P. Eduardo Hayen Cuarón
La pandemia de Covid-19 ha puesto de relieve la fragilidad del cuerpo humano que puede enfermar y llegar a morir por este enemigo invisible. Dolores de cabeza, fiebre muy alta, dificultades para respirar: son algunos de los síntomas que todos tenemos temor de sentir. Entrar en un hospital donde los rostros humanos han sido cubiertos por tapabocas y donde los enfermos están rodeados por la frialdad de las máquinas, con el miedo de morir sin alguien que les tome de la mano y les brinde una sonrisa, y sin saber si volverán a ver a sus seres queridos, es la experiencia más inhumana que hoy se vive en las instituciones sanitarias.
El coronavirus nos ha hecho reflexionar sobre la fragilidad del cuerpo humano y su relación con el alma. En la enseñanza cristiana, el cuerpo no es la cárcel del alma. Alma y cuerpo fueron creados amalgamados y están destinados a estar juntos eternamente, aunque serán separados sólo de manera momentánea entre la muerte corporal y la resurrección de los muertos. Al final de la historia, cuerpo y alma se reunirán nuevamente, para el bien o para el mal.
Escribió el filósofo y poeta católico Charles Péguy: «Así el cuerpo y el alma son como dos manos juntas. Ambos entrarán juntos en la vida eterna. Y serán dos manos juntas. O bien, ambos se hundirán como dos muñecas atadas. Para una cautividad eterna». Nuestra vocación es dar gloria a Dios hoy con el cuerpo terrenal, y mañana en la vida eterna con nuestro cuerpo glorificado.
Hay personas que han contraído el Covid por seguir las apetencias del cuerpo y rebelarse contra el espíritu, en vez de colaborar con él. San Ireneo decía que «no son la carne y la sangre las que están excluidas del reino de Dios, sino sólo quien secunda las malas inclinaciones de la carne y la sangre». Varias personas mayores se quejan de la rebeldía de sus hijos jóvenes ante la pandemia. Los padres hacen todo lo posible por persuadirlos de quedarse en casa, cuidarse y obedecer protocolos, pero los muchachos actúan irresponsablemente para continuar en reuniones con sus amigos y asistir a fiestas. Y de pronto empiezan en ellos los dolores de cabeza, la tos seca y la fiebre. Algunos están gravemente enfermos. Otros han perdido la vida.

▶ _INFORMACIÓN REGISTRADA_
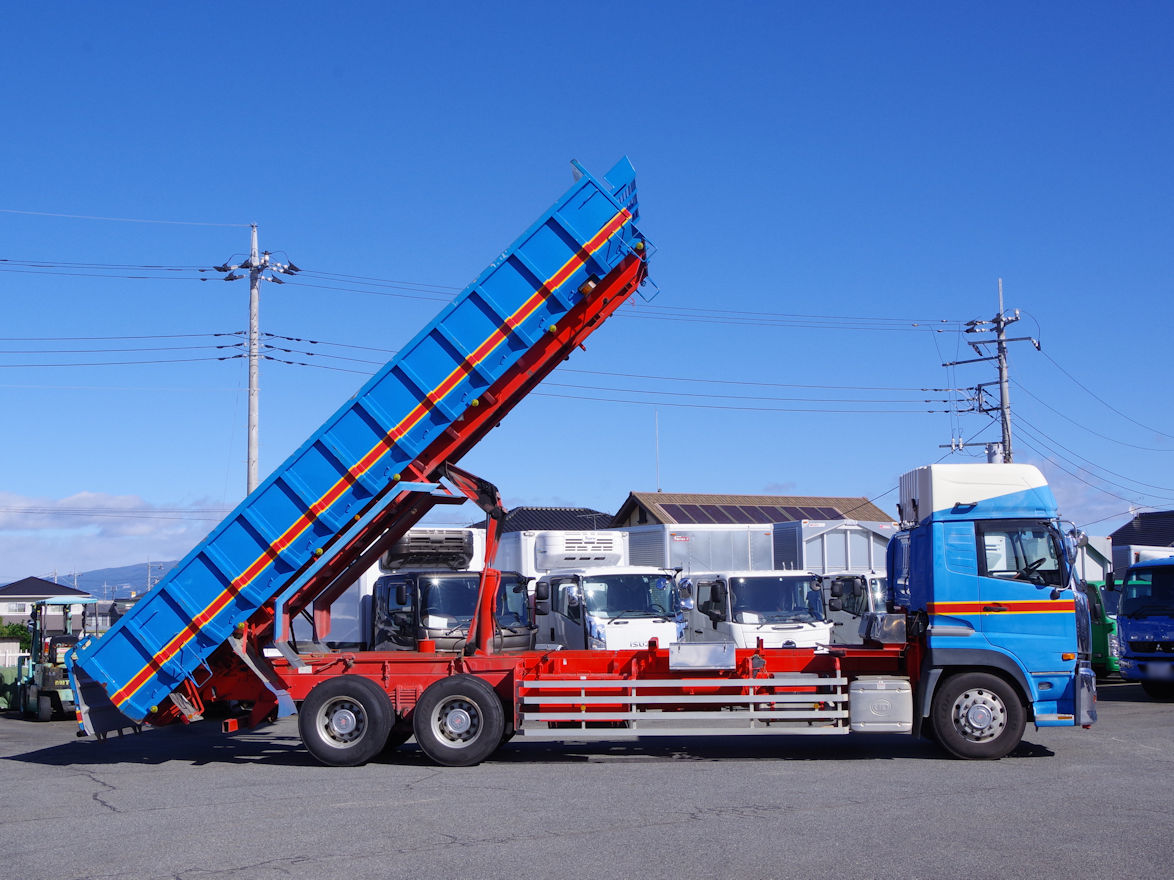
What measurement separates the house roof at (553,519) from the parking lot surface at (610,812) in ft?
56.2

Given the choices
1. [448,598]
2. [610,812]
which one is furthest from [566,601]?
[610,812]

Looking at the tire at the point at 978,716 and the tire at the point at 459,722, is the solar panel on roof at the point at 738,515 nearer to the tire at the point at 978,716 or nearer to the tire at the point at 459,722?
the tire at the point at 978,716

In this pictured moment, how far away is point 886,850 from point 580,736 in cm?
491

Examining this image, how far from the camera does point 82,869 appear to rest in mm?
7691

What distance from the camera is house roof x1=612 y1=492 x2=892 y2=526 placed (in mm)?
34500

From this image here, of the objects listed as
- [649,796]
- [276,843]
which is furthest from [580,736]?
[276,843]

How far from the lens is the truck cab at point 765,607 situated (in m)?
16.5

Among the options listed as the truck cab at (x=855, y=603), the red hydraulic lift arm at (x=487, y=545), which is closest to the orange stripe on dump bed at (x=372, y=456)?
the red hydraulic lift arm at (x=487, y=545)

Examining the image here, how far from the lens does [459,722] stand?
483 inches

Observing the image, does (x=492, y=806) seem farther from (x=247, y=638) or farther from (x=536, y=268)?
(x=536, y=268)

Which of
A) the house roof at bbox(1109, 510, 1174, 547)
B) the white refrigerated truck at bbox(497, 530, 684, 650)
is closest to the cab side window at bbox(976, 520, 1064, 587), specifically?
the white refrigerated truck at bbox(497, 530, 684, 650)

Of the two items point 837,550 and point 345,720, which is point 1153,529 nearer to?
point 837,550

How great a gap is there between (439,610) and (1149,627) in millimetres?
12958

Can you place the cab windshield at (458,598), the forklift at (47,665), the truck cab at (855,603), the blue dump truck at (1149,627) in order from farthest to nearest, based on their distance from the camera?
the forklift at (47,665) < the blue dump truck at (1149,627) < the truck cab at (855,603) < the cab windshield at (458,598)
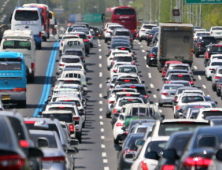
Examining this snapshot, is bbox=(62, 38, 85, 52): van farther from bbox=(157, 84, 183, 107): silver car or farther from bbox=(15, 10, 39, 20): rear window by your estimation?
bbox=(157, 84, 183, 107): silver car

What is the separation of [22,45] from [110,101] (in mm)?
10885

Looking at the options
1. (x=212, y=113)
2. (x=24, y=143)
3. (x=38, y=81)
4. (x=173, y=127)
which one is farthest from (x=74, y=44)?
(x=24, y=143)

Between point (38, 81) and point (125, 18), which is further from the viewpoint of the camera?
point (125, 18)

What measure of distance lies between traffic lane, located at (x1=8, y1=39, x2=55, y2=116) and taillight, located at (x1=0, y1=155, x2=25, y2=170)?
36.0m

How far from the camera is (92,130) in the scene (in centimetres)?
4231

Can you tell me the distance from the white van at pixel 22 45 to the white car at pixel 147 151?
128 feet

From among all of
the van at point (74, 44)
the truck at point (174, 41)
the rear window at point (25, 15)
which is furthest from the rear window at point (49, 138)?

▶ _TRABAJO POR HACER_
A. En el texto sobre la pandemia y la fragilidad del cuerpo, ¿con qué compara Charles Péguy el cuerpo y el alma?
B. Escribe la continuación del texto sobre la pandemia y la fragilidad del cuerpo a partir de su última oración.

▶ _RESPUESTAS_
A. Con dos manos juntas.

B.
Nos preparamos para la solemnidad de Pentecostés, la gran fiesta del Espíritu Santo. Hay que pedir al Espíritu que venga a fortalecer nuestros cuerpos. Es bellísimo ver que muchas personas en nuestra diócesis colaboran con el Espíritu para ayudar a las necesidades del cuerpo durante la epidemia. Ahí están tantos médicos, enfermeras y camilleros cristianos que luchan por salvar vidas; tantos donadores de comestibles y medicinas para surtir nuestros dispensarios parroquiales; tantos fieles católicos que se reúnen en redes sociales para orar por los enfermos, para sostener al personal sanitario y para que termine el confinamiento. Es el Espíritu de Dios que viene también a sostener nuestra carne.
El Gobierno federal ha señalado que a partir del 15 de junio, en algunas regiones de México, se podrán reanudar las actividades religiosas. No obstante el entusiasmo que la noticia ha suscitado, hemos de tomar este anuncio con prudencia y esperar pacientemente las indicaciones de nuestros obispos. Lo cierto es que el Pueblo santo de Dios anhela la Eucaristía, porque es en la Eucaristía donde Jesús «nos da su cuerpo –enseñaba san Juan Crisóstomo– a fin de que, uniéndonos a él, podamos tener parte en el Espíritu Santo». Mientras ese momento se acerca, como miembros de Cristo preparémonos tratando nuestros cuerpos con santidad.